Background—The role of plasminogen system components in focal cerebral ischemic infarction (FCI) was studied in mice deficient in plasminogen (Plg^−/−), in tissue or urokinase plasminogen activator (tPA^−/− or uPA^−/−), or in plasminogen activator inhibitor-1 or α₂-antiplasmin (PAI-1^−/− or α₂-AP^−/−).

Methods and Results—FCI was produced by ligation of the left middle cerebral artery and measured after 24 hours by planimetry of stained brain slices. In control (wild-type) mice, infarct size was 7.6±1.1 mm³ (mean±SEM), uPA^−/− mice had similar infarcts (7.8±1.0 mm³, P=NS), tPA^−/− mice smaller (2.6±0.80 mm³, P<0.0001), PAI-1^−/− mice larger (16±0.52 mm³, P<0.0001), and Plg^−/− mice larger (12±1.2 mm³, P=0.037) infarcts. α₂-AP^−/− mice had smaller infarcts (2.2±1.1 mm³, P<0.0001 versus wild-type), which increased to 13±2.5 mm³ (P<0.005 versus α₂-AP^−/−) after intravenous injection of human α₂-AP. Injection into α₂-AP^−/− mice of Fab fragments of affinospecific rabbit IgG against human α₂-AP, after injection of 200 μg human α₂-AP, reduced FCI from 11±1.5 to 5.1±1.1 mm³ (P=0.004).

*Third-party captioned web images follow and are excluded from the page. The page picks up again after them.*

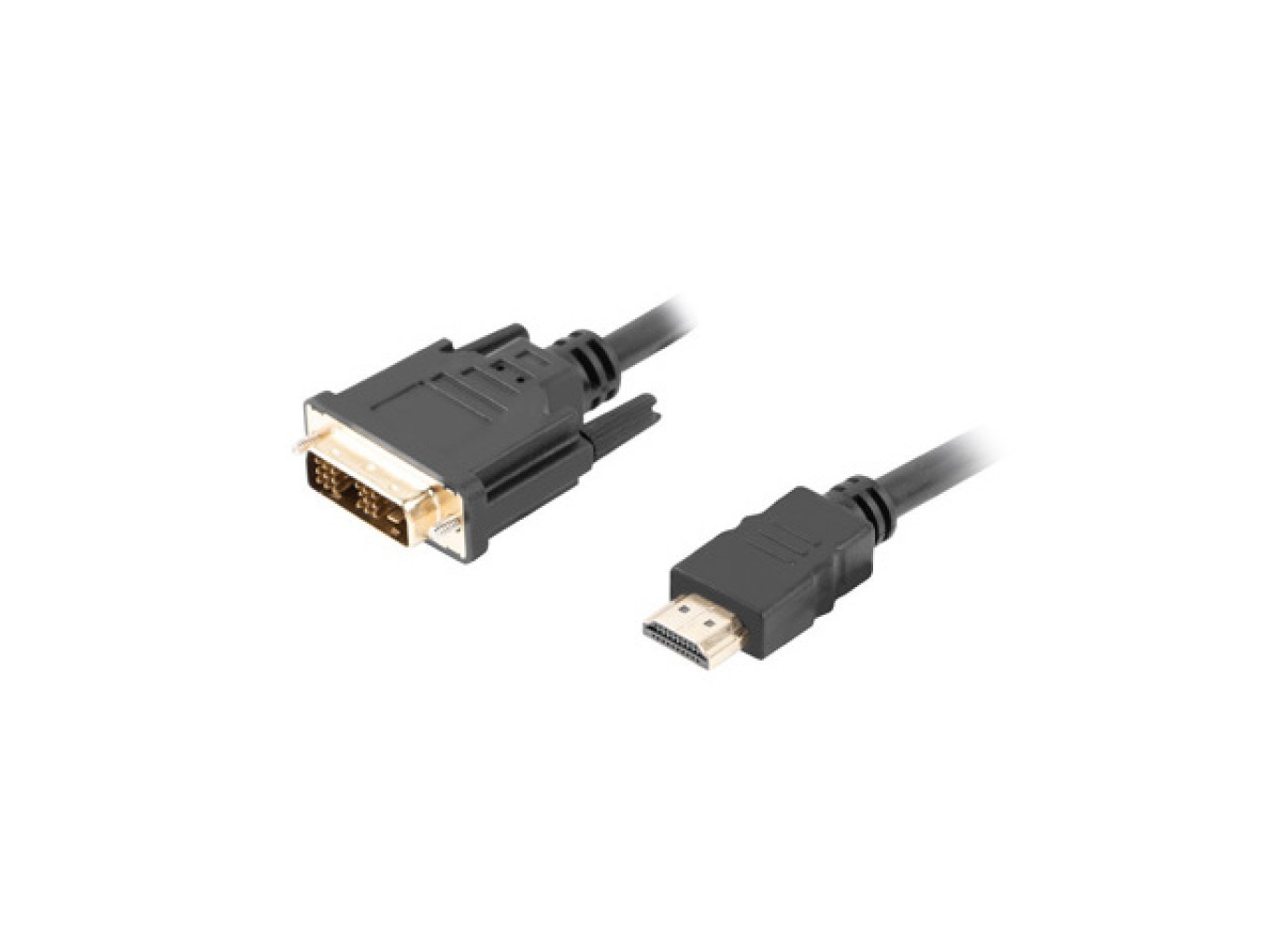 Adapter cable HDMI-DVI-D(18+1) 1.8m black CA-HDDV-10CC-0018-BK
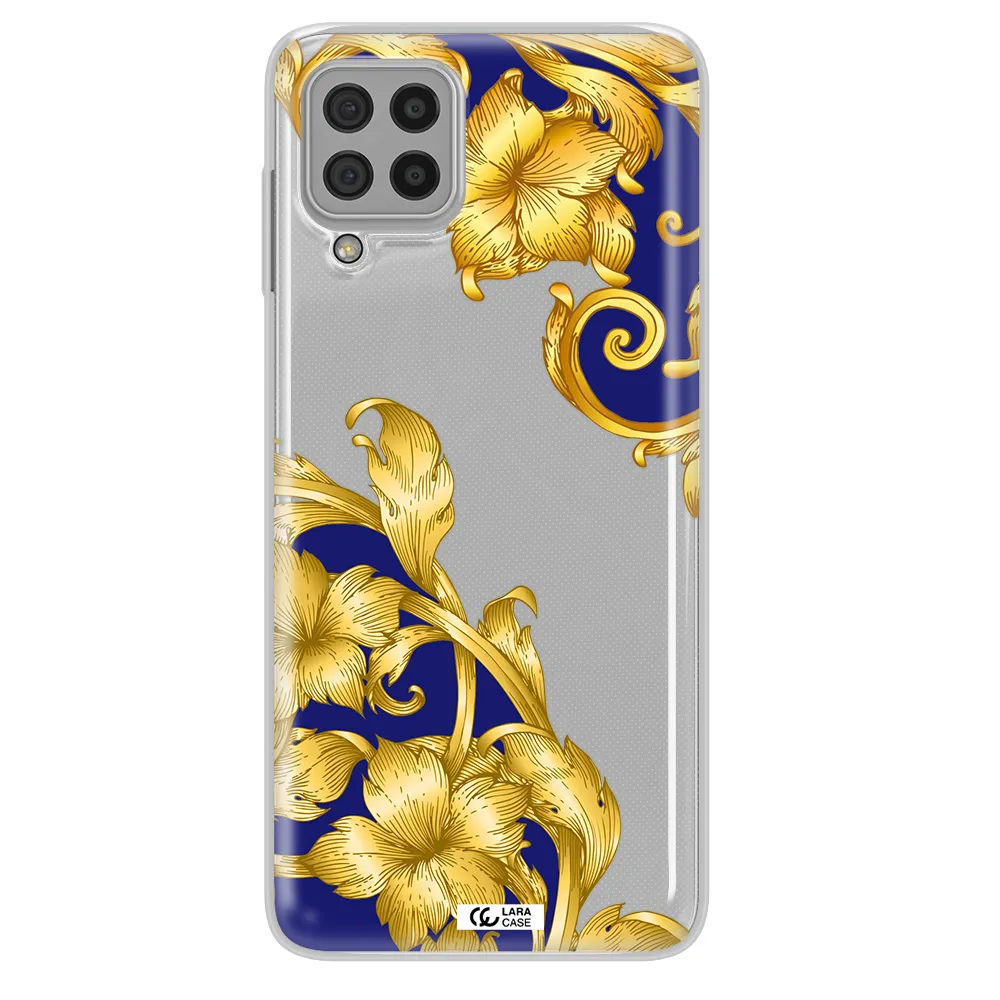Golden Baroque Samsung A22 4g Clear TPU Case
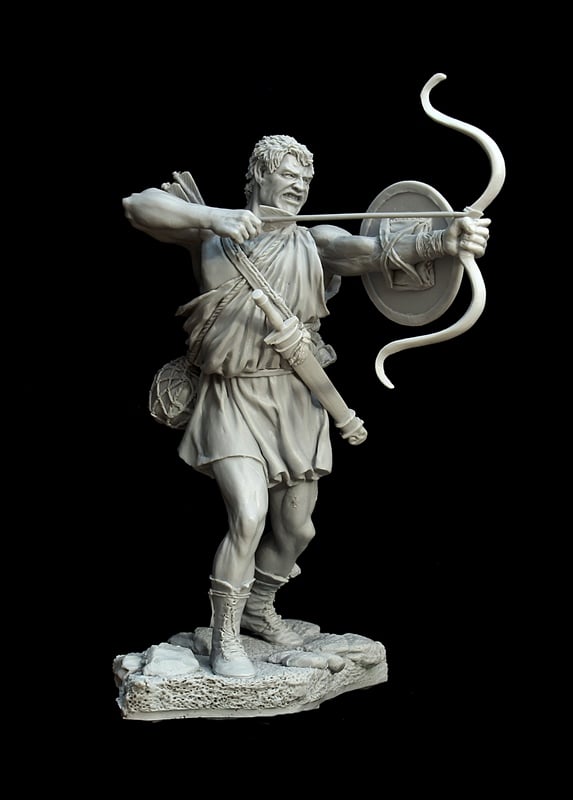 С-75-046 Фигура Ancient greece archer Medieval Forge Miniatures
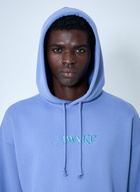 Awake NY Logo Motif Hooded Sweatshirt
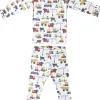 Copper Pearl 2 Piece Long Sleeve Pajamas - Diesel, 18M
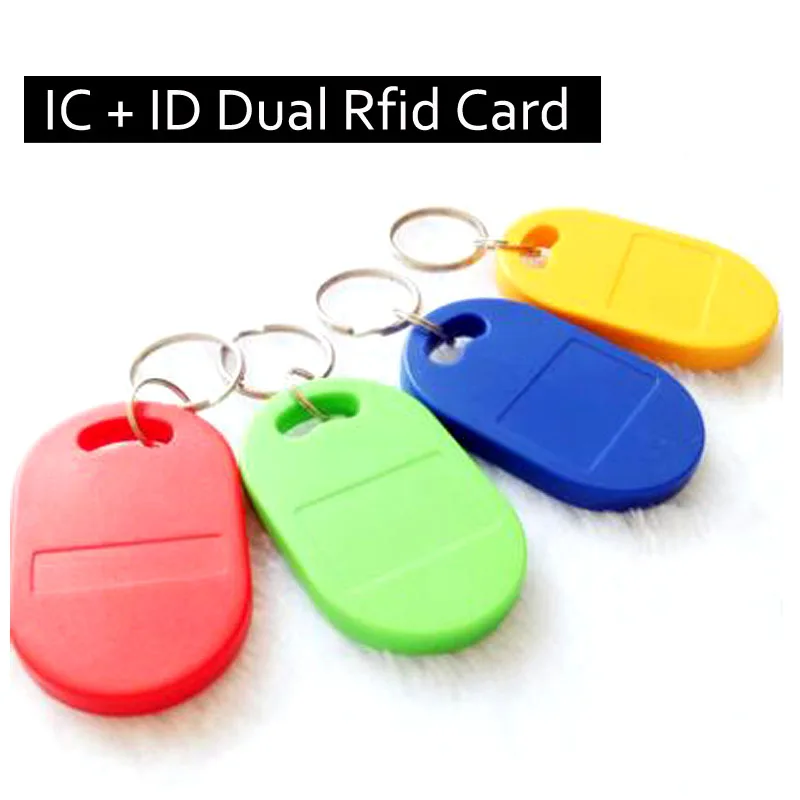 13 56 МГц 125 кГц Двойная Частота RFID Контроль доступа к входу IC NFC тег и ID двойные чипы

Conclusions—Plg system components affect FCI at 2 different levels: (1) reduction of tPA activity (tPA gene inactivation) reduces whereas its augmentation (PAI-1 gene inactivation) increases infarct size, and (2) reduction of Plg activity (Plg gene inactivation or α₂-AP injection) increases whereas its augmentation (α₂-AP gene inactivation or α₂-AP neutralization) reduces infarct size. Inhibition of α₂-AP may constitute a potential avenue to treatment of FCI.